* [EXERCISE REQUIREMENTS] Once the pictures are removed, return each record below exactly as written.

(PROVIDED RECORDS begins)

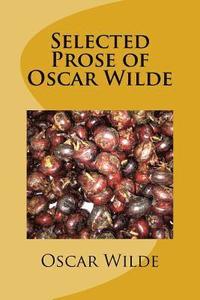 bokomslag Selected Prose of Oscar Wilde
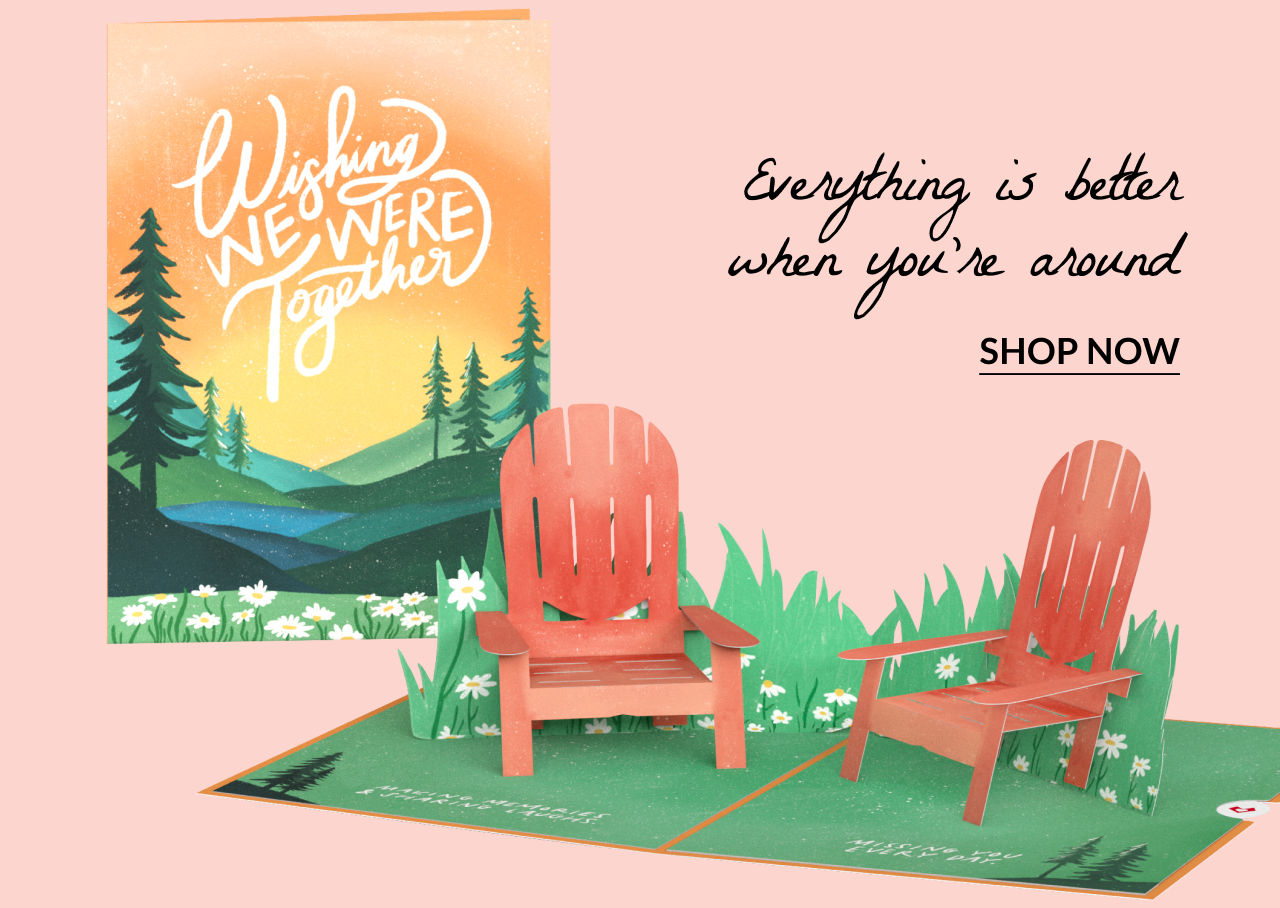 Adirondack chairs card; text reads “Wishing we were together.”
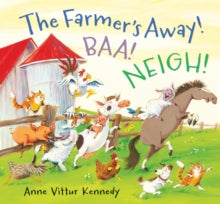 The Farmer's Away! Baa! Neigh! by Anne Vittur Kennedy (Author)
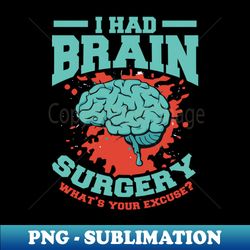 i had brain surgery whats your excuse - high-quality png sublimation download - stunning sublimation graphics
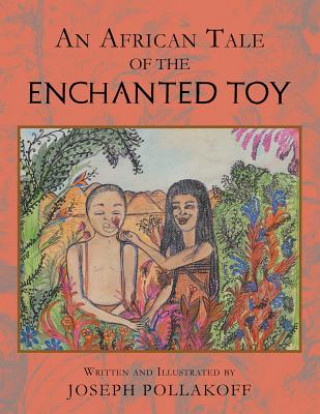 Carte An African Tale of the Enchanted Toy Joseph Pollakoff
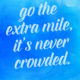 Go The Extra Mile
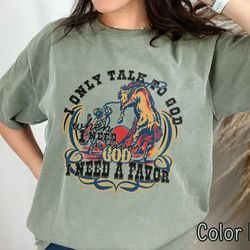 comfort colorsr i only talk to god when i need a favor shirt, country concert tee, western graphic tee for women, cowgir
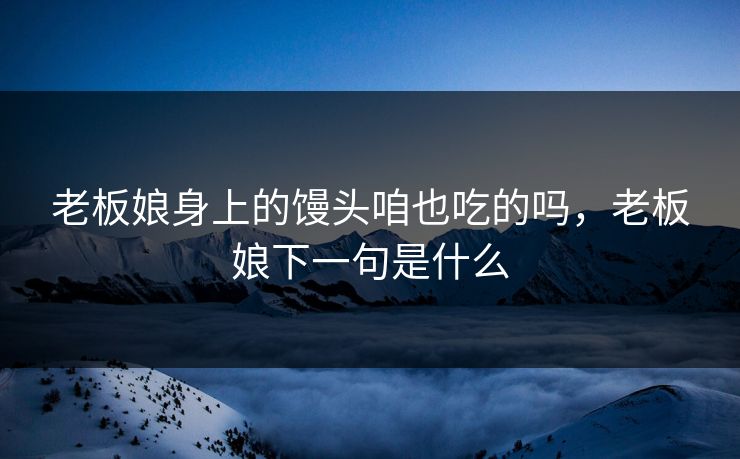 老板娘身上的馒头咱也吃的吗，老板娘下一句是什么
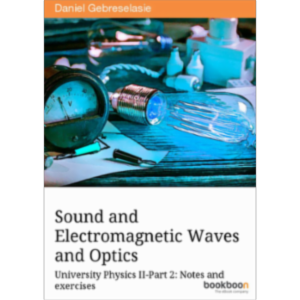 Sound and Electromagnetic Waves and Optics University Physics II-Part 2: Notes and exercises icon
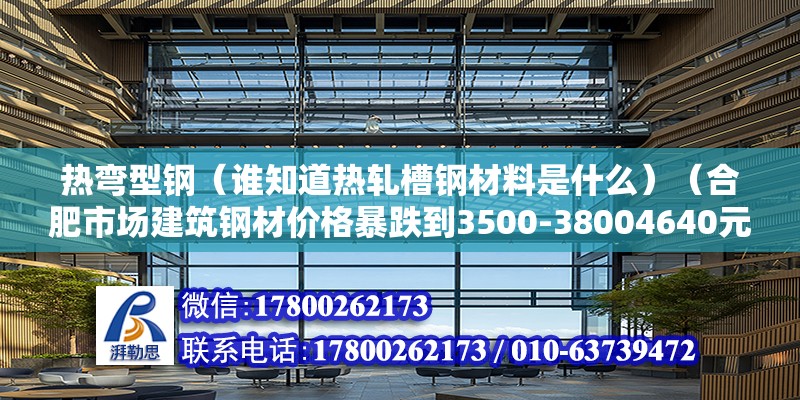 熱彎型鋼（誰知道熱軋槽鋼材料是什么）（合肥市場建筑鋼材價格暴跌到3500-38004640元） 結構機械鋼結構設計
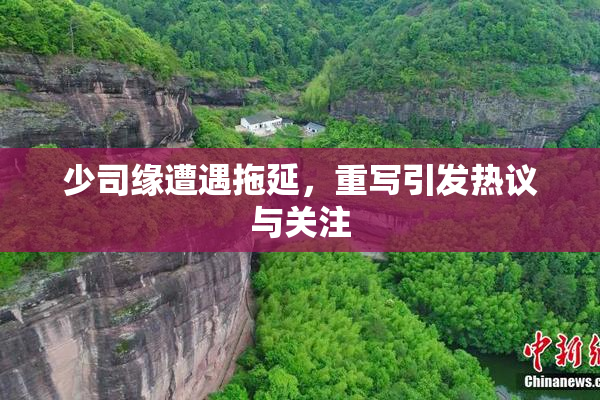 少司缘遭遇拖延，重写引发热议与关注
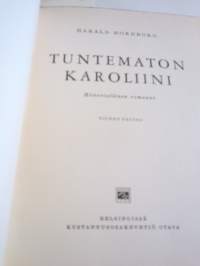 Tuntematon karoliini : historiallinen romaani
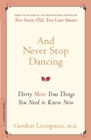And Never Stop Dancing : Thirty More True Things You Need to Know Now - Book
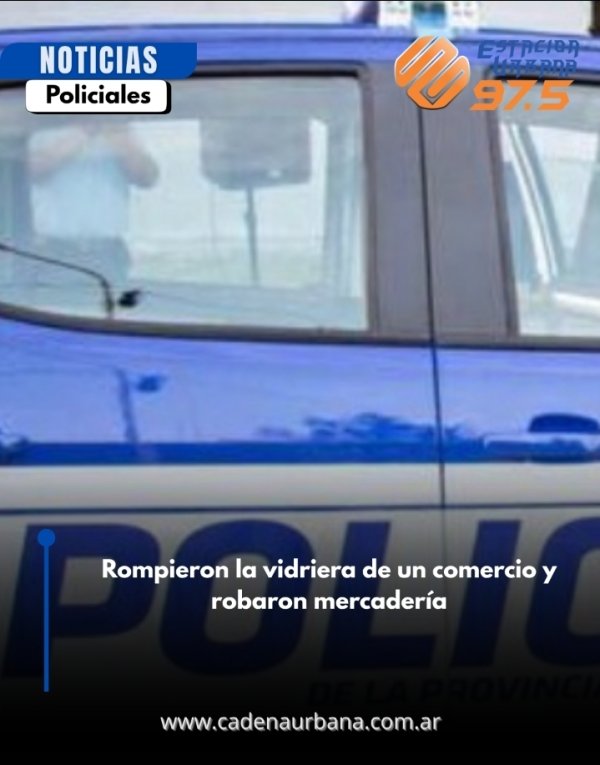 Rompieron la vidriera de un comercio y robaron mercader&iacute;a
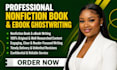 ghostwrite your non friction book and ebook, be your pro ebook writer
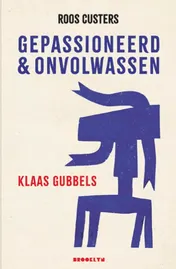 Omslag van Gepassioneerd & onvolwassen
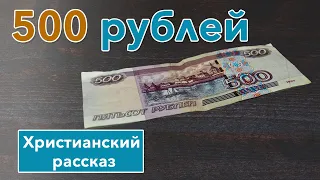 🟤 Пятьсот рублей - ИНТЕРЕСНЫЙ ХРИСТИАНСКИЙ РАССКАЗ | Христианские рассказы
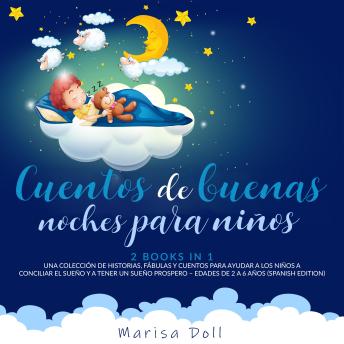 [Spanish] - Cuentos de Buenas Noches para Niños: Una Colección de Historias, Fábulas y Cuentos para Ayudar a los Niños a Conciliar el Sueño y Tener un Sueño Próspero (Edades de 2 a 6 Años – Spanish Edition)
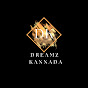 Dreamz Kannada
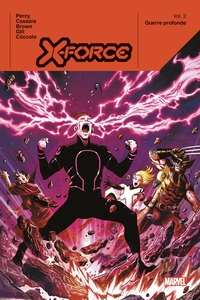 X-FORCE T02 : GUERRE PROFONDE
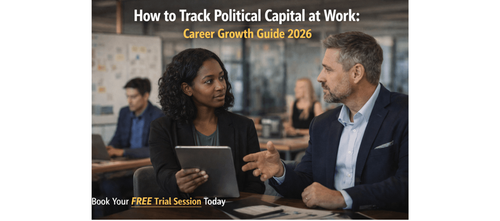 How to Track Political Capital at Work: Career Growth Guide 2026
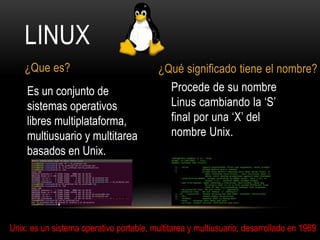 Procede de su nombre
Linus cambiando la ‘S’
final por una ‘X’ del
nombre Unix.
¿Que es? ¿Qué significado tiene el nombre?
Es un conjunto de
sistemas operativos
libres multiplataforma,
multiusuario y multitarea
basados en Unix.
Unix: es un sistema operativo portable, multitarea y multiusuario; desarrollado en 1969
LINUX
 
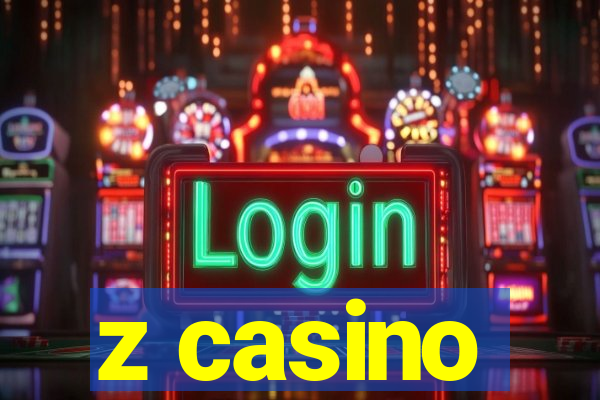 z casino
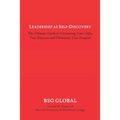 Leadership as Self-Discovery: The Guide to Finding Your Gifts, Your Passions and Ultimately Your Purpose!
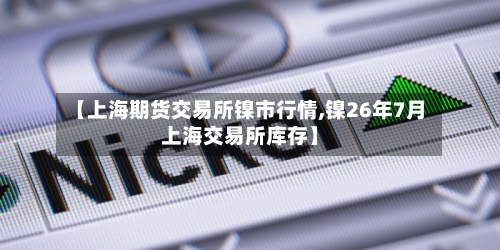 【上海期货交易所镍市行情,镍26年7月上海交易所库存】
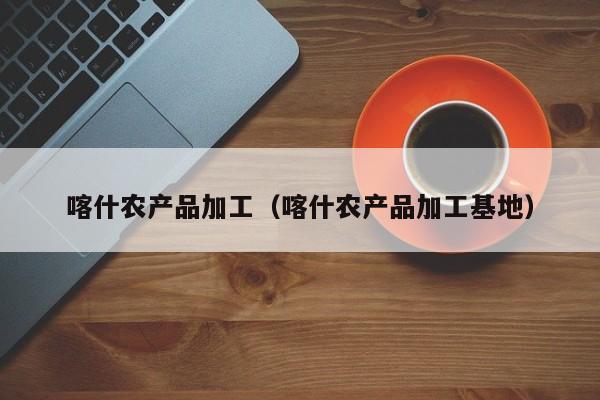 买球-喀什农产品加工（喀什农产品加工基地）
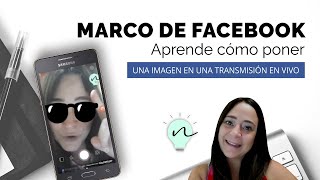 Crear marco para Facebook 2020  Agrega tu logo en la transmisión en vivo [upl. by Astrix]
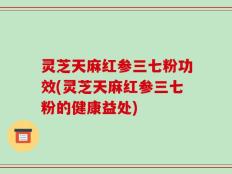 灵芝天麻红参三七粉功效(灵芝天麻红参三七粉的健康益处)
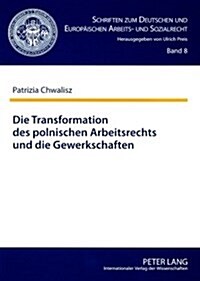 Die Transformation Des Polnischen Arbeitsrechts Und Die Gewerkschaften: Eine Analyse Aus Dem Blickwinkel Des Arbeitsrechts Der Ehemaligen Deutschen De (Paperback)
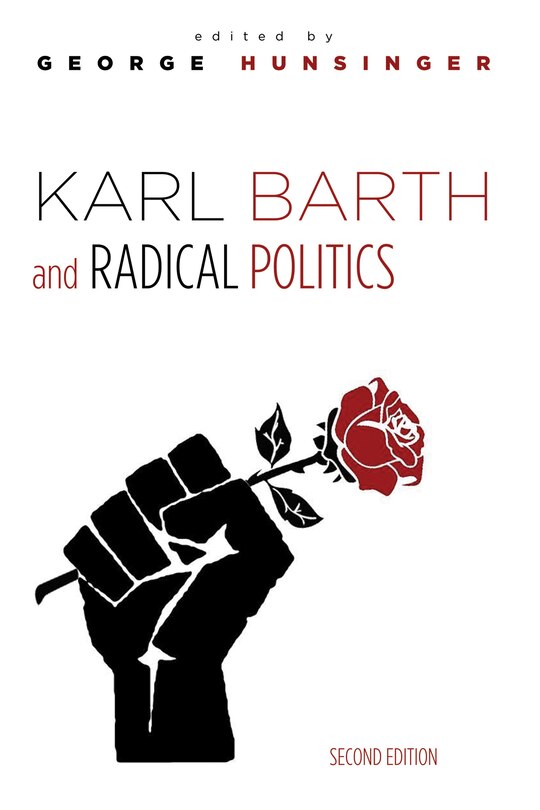 Couverture_Karl Barth and Radical Politics, Second Edition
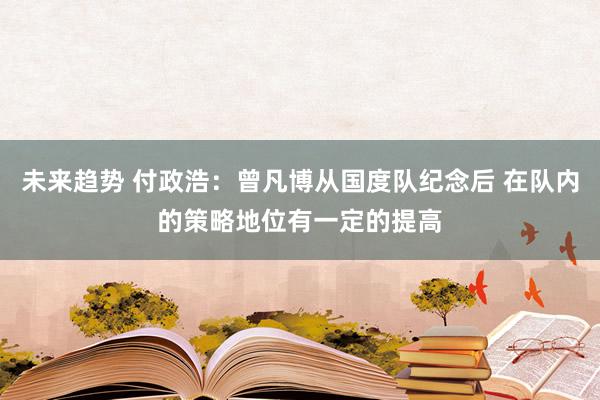 未来趋势 付政浩：曾凡博从国度队纪念后 在队内的策略地位有一定的提高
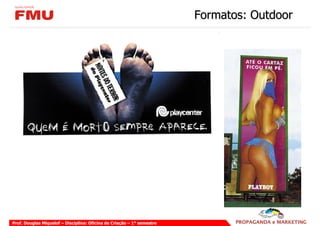 Formatos: Outdoor




Prof. Douglas Miquelof – Disciplina: Oficina de Criação – 1° semestre
 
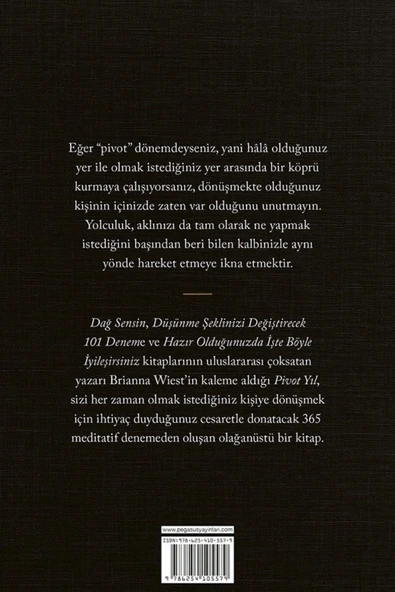 Pivot Yıl: Olmak İstediğiniz Kişiye Dönüşmeniz İçin 365 Gün - Brianna Wiest - 2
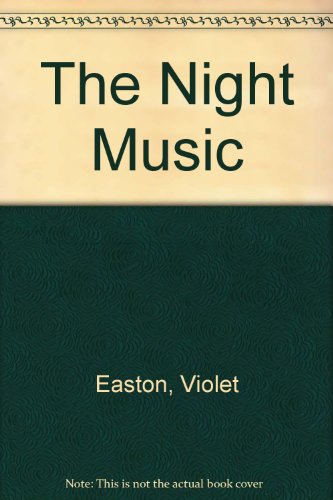 The Night Music (9780862641429) by Easton, Violet; Vendrell, Carme Sole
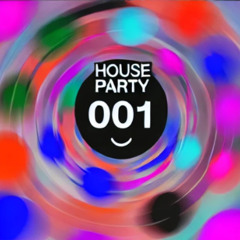 House Party 001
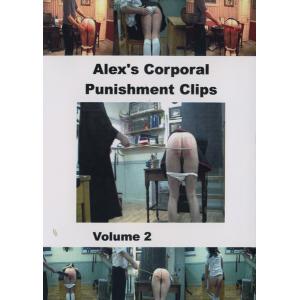 Alex's Corporal Punishments - Vol.2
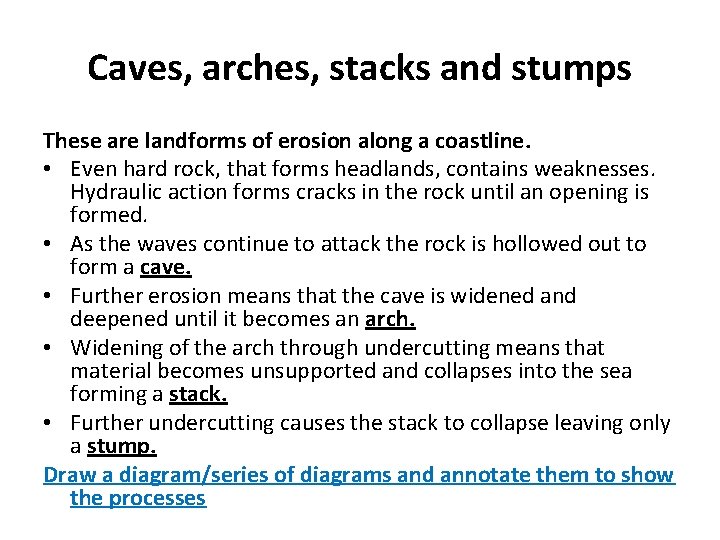 Caves, arches, stacks and stumps These are landforms of erosion along a coastline. •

(PROVIDED RECORDS ends)

* [WRITTEN SOLUTION]
 bokomslag Selected Prose of Oscar Wilde
 Adirondack chairs card; text reads “Wishing we were together.”
 The Farmer's Away! Baa! Neigh! by Anne Vittur Kennedy (Author)
 i had brain surgery whats your excuse - high-quality png sublimation download - stunning sublimation graphics
 Carte An African Tale of the Enchanted Toy Joseph Pollakoff
 Go The Extra Mile
 comfort colorsr i only talk to god when i need a favor shirt, country concert tee, western graphic tee for women, cowgir
 老板娘身上的馒头咱也吃的吗，老板娘下一句是什么
 Sound and Electromagnetic Waves and Optics University Physics II-Part 2: Notes and exercises icon
 熱彎型鋼（誰知道熱軋槽鋼材料是什么）（合肥市場建筑鋼材價格暴跌到3500-38004640元） 結構機械鋼結構設計
 少司缘遭遇拖延，重写引发热议与关注
 Tuntematon karoliini : historiallinen romaani
And Never Stop Dancing : Thirty More True Things You Need to Know Now - Book
 Rompieron la vidriera de un comercio y robaron mercader&iacute;a
 ghostwrite your non friction book and ebook, be your pro ebook writer
 Omslag van Gepassioneerd & onvolwassen
 🟤 Пятьсот рублей - ИНТЕРЕСНЫЙ ХРИСТИАНСКИЙ РАССКАЗ | Христианские рассказы
 [Spanish] - Cuentos de Buenas Noches para Niños: Una Colección de Historias, Fábulas y Cuentos para Ayudar a los Niños a Conciliar el Sueño y Tener un Sueño Próspero (Edades de 2 a 6 Años – Spanish Edition)
 Dreamz Kannada
 X-FORCE T02 : GUERRE PROFONDE
 How to Track Political Capital at Work: Career Growth Guide 2026
 Procede de su nombre
Linus cambiando la ‘S’
final por una ‘X’ del
nombre Unix.
¿Que es? ¿Qué significado tiene el nombre?
Es un conjunto de
sistemas operativos
libres multiplataforma,
multiusuario y multitarea
basados en Unix.
Unix: es un sistema operativo portable, multitarea y multiusuario; desarrollado en 1969
LINUX
 
 z casino
 Leadership as Self-Discovery: The Guide to Finding Your Gifts, Your Passions and Ultimately Your Purpose!
 【上海期货交易所镍市行情,镍26年7月上海交易所库存】
 买球-喀什农产品加工（喀什农产品加工基地）
 Crear marco para Facebook 2020  Agrega tu logo en la transmisión en vivo [upl. by Astrix]
 灵芝天麻红参三七粉功效(灵芝天麻红参三七粉的健康益处)
 Die Transformation Des Polnischen Arbeitsrechts Und Die Gewerkschaften: Eine Analyse Aus Dem Blickwinkel Des Arbeitsrechts Der Ehemaligen Deutschen De (Paperback)
 Couverture_Karl Barth and Radical Politics, Second Edition
 未来趋势 付政浩：曾凡博从国度队纪念后 在队内的策略地位有一定的提高
 Formatos: Outdoor




Prof. Douglas Miquelof – Disciplina: Oficina de Criação – 1° semestre
 
 Pivot Yıl: Olmak İstediğiniz Kişiye Dönüşmeniz İçin 365 Gün - Brianna Wiest - 2
 The Night Music (9780862641429) by Easton, Violet; Vendrell, Carme Sole
 House Party 001
 Alex's Corporal Punishments - Vol.2
 Caves, arches, stacks and stumps These are landforms of erosion along a coastline. •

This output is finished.